## STORED RECORDS
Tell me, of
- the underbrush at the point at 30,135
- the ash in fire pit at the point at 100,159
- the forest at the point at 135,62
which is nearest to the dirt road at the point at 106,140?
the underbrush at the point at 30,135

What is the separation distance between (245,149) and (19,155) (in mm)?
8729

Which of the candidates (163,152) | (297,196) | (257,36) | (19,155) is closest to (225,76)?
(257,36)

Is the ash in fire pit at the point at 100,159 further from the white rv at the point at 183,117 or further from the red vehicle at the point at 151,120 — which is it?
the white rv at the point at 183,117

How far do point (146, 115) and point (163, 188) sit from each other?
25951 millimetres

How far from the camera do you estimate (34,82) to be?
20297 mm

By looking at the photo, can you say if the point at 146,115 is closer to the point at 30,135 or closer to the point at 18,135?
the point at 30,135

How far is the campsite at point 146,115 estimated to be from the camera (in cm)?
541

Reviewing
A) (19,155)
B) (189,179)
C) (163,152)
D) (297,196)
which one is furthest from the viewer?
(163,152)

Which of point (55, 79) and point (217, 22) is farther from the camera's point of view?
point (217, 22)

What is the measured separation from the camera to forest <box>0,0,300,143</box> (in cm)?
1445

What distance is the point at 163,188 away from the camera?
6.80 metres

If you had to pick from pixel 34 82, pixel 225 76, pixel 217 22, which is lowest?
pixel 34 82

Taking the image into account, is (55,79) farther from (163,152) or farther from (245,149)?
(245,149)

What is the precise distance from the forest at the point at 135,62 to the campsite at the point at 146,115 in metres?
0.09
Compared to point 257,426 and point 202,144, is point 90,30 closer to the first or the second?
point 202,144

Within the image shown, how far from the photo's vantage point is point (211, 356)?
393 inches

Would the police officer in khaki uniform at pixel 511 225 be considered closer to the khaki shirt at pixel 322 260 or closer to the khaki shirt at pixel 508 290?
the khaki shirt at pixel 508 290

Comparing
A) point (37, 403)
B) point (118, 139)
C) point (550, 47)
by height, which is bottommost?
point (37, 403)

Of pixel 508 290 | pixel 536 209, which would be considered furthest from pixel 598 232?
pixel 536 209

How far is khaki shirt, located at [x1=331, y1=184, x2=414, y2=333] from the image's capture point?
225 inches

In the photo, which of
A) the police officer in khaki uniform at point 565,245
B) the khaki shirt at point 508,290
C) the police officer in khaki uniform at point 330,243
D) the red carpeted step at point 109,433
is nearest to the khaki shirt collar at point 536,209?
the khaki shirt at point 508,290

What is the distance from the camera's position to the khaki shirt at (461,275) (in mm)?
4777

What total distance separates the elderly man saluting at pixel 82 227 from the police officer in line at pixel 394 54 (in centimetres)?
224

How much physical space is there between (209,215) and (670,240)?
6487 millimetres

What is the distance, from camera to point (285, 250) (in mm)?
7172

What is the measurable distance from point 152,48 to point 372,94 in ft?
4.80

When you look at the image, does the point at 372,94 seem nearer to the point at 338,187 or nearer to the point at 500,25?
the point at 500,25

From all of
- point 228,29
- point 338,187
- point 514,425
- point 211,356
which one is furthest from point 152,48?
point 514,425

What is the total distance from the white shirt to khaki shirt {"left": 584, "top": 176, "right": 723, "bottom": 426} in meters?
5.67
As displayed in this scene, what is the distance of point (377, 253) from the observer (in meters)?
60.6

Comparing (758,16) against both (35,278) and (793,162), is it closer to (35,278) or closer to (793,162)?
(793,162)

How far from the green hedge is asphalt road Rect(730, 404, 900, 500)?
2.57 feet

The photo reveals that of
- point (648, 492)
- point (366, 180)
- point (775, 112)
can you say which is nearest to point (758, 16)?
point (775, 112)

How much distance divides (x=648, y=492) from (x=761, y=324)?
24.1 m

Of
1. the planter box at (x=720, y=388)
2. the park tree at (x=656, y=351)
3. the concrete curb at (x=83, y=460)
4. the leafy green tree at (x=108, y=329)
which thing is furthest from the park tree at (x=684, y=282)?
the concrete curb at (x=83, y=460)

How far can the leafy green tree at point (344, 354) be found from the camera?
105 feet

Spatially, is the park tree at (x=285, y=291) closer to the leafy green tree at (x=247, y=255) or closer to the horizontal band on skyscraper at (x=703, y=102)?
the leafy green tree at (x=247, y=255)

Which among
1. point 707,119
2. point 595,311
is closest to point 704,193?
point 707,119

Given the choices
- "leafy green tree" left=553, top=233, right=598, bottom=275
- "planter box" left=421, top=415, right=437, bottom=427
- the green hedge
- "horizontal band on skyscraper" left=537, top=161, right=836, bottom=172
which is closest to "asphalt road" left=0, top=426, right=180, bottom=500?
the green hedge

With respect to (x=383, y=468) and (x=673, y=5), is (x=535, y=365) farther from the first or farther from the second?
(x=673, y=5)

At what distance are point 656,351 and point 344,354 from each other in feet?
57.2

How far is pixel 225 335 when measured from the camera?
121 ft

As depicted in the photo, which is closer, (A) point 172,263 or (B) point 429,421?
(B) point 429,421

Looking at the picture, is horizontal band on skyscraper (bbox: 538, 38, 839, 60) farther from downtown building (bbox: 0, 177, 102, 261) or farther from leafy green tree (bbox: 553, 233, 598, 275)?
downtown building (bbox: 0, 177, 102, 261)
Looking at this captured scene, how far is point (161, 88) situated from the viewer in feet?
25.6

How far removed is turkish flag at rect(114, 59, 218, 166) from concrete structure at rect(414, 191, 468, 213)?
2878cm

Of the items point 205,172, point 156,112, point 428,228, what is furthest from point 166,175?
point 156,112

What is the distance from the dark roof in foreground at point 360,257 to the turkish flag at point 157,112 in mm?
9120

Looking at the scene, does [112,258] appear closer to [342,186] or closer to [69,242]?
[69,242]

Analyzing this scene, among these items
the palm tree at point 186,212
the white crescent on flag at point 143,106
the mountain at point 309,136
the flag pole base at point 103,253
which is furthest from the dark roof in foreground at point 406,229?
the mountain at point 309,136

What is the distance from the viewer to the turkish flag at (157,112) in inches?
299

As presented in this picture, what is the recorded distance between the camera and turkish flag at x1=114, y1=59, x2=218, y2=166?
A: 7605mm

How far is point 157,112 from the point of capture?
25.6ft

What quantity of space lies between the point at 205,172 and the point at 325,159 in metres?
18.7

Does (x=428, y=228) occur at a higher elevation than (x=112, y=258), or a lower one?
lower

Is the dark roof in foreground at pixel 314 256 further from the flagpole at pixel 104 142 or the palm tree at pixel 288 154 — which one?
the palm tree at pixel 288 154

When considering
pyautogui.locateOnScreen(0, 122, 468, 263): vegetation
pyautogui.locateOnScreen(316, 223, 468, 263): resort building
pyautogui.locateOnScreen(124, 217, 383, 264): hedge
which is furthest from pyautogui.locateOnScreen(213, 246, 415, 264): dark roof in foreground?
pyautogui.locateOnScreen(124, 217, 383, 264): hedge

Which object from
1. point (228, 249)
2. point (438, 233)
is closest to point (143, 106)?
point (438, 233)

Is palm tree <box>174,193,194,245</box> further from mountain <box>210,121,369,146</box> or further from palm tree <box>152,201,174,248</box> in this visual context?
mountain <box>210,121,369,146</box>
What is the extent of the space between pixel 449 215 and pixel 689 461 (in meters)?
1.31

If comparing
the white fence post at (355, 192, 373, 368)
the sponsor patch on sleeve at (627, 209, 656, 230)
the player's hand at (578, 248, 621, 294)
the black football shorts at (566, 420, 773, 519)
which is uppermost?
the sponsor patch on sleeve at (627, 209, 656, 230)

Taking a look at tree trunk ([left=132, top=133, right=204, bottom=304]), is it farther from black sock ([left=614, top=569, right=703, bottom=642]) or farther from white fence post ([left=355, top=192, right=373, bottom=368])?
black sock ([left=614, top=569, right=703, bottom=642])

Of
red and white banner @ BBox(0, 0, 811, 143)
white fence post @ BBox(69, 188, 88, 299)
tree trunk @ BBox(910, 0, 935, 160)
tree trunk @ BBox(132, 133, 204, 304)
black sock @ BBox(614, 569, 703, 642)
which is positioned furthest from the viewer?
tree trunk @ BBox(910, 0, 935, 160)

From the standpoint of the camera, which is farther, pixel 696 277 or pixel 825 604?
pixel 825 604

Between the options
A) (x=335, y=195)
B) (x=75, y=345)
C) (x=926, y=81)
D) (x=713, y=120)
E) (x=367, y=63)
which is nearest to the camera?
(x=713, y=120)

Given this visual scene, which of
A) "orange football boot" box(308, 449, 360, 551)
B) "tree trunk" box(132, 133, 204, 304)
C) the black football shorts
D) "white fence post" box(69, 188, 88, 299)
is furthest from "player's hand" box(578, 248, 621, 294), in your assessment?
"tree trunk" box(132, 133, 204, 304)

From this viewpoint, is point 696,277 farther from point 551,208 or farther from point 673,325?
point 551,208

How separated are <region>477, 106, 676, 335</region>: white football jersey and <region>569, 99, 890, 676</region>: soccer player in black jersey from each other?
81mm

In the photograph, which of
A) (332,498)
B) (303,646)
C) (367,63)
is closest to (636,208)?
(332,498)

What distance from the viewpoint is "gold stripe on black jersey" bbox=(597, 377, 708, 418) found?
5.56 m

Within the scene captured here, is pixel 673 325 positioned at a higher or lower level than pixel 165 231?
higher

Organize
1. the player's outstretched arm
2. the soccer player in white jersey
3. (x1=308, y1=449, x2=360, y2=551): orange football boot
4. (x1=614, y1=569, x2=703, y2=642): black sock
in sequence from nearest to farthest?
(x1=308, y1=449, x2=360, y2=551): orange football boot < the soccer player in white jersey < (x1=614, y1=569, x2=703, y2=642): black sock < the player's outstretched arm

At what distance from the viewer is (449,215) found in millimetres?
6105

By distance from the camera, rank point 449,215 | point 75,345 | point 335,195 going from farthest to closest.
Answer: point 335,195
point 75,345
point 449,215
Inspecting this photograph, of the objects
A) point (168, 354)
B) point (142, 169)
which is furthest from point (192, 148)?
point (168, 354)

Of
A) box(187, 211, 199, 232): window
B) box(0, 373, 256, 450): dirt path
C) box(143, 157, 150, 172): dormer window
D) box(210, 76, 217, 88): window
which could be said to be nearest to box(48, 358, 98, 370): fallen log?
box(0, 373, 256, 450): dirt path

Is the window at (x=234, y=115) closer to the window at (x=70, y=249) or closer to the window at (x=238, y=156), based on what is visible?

## DESCRIPTION OF THE TASK
Report every line of the items above that contains the word "feet". Treat case as significant.

## FINISHED EXERCISE
2.57 feet
105 feet
At what distance are point 656,351 and point 344,354 from each other in feet?
Looking at this captured scene, how far is point (161, 88) situated from the viewer in feet?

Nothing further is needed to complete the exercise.